• _Goals_
**a.** Decide whether each statement below agrees with the patch. Answer yes or no, and quote the exact words of the patch that decide it. (i) net_ExtractURLScheme now relies on mozilla::Tokenizer. (ii) The patch adds startPos and endPos parameters to net_FilterURIString. (iii) net_FilterURIString still leaves characters in the scheme unfiltered.
**b.** Rewrite the portion of the patch starting with "Bug 241788 - net_FilterURIString" and going on through "nsACString &inURI, nsACString &scheme)", substituting "net_CleanURIString" for every "net_FilterURIString".
**c.** Continue the patch for bug 241788 from the point where it stops.

Bug 241788 - net_FilterURIString should filter \r\n\t from the entire URL r=honzab
* net_ExtractURLScheme now uses mozilla::Tokenizer
* net_FilterURIString also filters characters in the scheme now
* removed startPos and endPos parameters for net_FilterURIString and introduced net_IsAbsoluteURL
--- a/netwerk/base/nsIOService.cpp
+++ b/netwerk/base/nsIOService.cpp
@@ -559,17 +559,17 @@ nsIOService::GetProtocolHandler(const ch
return NS_ERROR_UNKNOWN_PROTOCOL;
return rv;
}
NS_IMETHODIMP
nsIOService::ExtractScheme(const nsACString &inURI, nsACString &scheme)
{
- return net_ExtractURLScheme(inURI, nullptr, nullptr, &scheme);
+ return net_ExtractURLScheme(inURI, scheme);
}
NS_IMETHODIMP
nsIOService::GetProtocolFlags(const char* scheme, uint32_t *flags)

• _Entries shown_
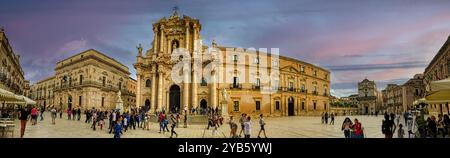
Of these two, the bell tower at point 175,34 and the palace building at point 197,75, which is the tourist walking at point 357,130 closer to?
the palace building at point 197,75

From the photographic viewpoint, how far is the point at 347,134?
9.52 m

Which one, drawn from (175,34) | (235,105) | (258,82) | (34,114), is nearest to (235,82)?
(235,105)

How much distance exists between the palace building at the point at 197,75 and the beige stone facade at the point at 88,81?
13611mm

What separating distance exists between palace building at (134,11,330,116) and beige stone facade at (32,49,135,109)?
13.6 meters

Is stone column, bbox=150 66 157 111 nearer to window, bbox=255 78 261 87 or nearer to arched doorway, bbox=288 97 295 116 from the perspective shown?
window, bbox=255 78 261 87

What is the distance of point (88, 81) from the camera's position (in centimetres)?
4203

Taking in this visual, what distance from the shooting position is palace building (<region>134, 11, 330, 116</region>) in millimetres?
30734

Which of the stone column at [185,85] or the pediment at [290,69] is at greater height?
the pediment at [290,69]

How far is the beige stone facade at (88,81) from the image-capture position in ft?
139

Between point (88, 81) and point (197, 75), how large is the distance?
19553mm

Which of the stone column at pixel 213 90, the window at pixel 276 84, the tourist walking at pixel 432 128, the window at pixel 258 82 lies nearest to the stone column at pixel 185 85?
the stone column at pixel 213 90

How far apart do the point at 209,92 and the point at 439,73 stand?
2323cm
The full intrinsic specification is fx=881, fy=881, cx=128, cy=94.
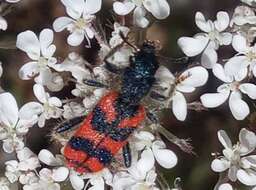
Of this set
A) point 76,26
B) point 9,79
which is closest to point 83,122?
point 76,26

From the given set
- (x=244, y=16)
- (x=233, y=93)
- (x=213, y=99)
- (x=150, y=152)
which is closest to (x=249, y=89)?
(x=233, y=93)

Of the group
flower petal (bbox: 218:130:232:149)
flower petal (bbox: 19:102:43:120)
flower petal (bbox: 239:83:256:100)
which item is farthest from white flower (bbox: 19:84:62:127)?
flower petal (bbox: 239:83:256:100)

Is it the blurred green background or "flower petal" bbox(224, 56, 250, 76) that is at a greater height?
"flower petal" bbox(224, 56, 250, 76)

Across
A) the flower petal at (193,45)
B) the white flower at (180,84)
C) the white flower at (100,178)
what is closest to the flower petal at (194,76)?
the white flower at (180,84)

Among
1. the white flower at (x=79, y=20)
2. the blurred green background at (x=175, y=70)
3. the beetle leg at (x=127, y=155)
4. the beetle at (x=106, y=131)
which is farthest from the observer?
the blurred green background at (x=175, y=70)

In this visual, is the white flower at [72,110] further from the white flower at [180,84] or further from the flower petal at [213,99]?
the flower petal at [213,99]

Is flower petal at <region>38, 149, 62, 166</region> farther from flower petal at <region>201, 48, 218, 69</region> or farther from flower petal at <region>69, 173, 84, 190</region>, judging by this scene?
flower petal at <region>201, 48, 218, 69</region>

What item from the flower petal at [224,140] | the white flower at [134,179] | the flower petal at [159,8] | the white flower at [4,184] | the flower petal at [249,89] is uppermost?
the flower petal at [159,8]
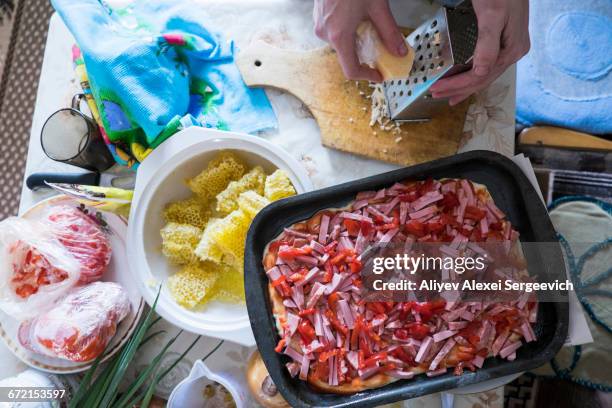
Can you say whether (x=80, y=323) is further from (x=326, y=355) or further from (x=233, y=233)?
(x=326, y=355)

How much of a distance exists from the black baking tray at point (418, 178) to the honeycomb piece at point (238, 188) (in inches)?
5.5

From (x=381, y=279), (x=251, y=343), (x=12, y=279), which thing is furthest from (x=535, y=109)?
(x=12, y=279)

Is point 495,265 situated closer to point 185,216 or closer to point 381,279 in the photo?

• _The results_
**a.**
(i) Yes: "net_ExtractURLScheme now uses mozilla::Tokenizer"
(ii) No: "removed startPos and endPos parameters for net_FilterURIString and introduced net_IsAbsoluteURL"
(iii) No: "net_FilterURIString also filters characters in the scheme now"

**b.**
Bug 241788 - net_CleanURIString should filter \r\n\t from the entire URL r=honzab
* net_ExtractURLScheme now uses mozilla::Tokenizer
* net_CleanURIString also filters characters in the scheme now
* removed startPos and endPos parameters for net_CleanURIString and introduced net_IsAbsoluteURL
--- a/netwerk/base/nsIOService.cpp
+++ b/netwerk/base/nsIOService.cpp
@@ -559,17 +559,17 @@ nsIOService::GetProtocolHandler(const ch
return NS_ERROR_UNKNOWN_PROTOCOL;
return rv;
}
NS_IMETHODIMP
nsIOService::ExtractScheme(const nsACString &inURI, nsACString &scheme)

**c.**
{
nsCOMPtr<nsIProtocolHandler> handler;
nsresult rv = GetProtocolHandler(scheme, getter_AddRefs(handler));
if (NS_FAILED(rv)) return rv;
--- a/netwerk/base/nsStandardURL.cpp
+++ b/netwerk/base/nsStandardURL.cpp
@@ -2828,30 +2828,18 @@ nsStandardURL::Init(uint32_t urlType,
IsUTFCharset(mOriginCharset.get())) {
mOriginCharset.Truncate();
}
}
else if (!IsUTFCharset(charset)) {
mOriginCharset = charset;
}
- if (baseURI) {
- uint32_t start, end;
- // pull out the scheme and where it ends
- nsresult rv = net_ExtractURLScheme(spec, &start, &end, nullptr);
- if (NS_SUCCEEDED(rv) && spec.Length() > end+2) {
- nsACString::const_iterator slash;
- spec.BeginReading(slash);
- slash.advance(end+1);
- // then check if // follows
- // if it follows, aSpec is really absolute ...
- // ignore aBaseURI in this case
- if (*slash == '/' && *(++slash) == '/')
- baseURI = nullptr;
- }
+ if (baseURI && net_IsAbsoluteURL(spec)) {
+ baseURI = nullptr;
}
if (!baseURI)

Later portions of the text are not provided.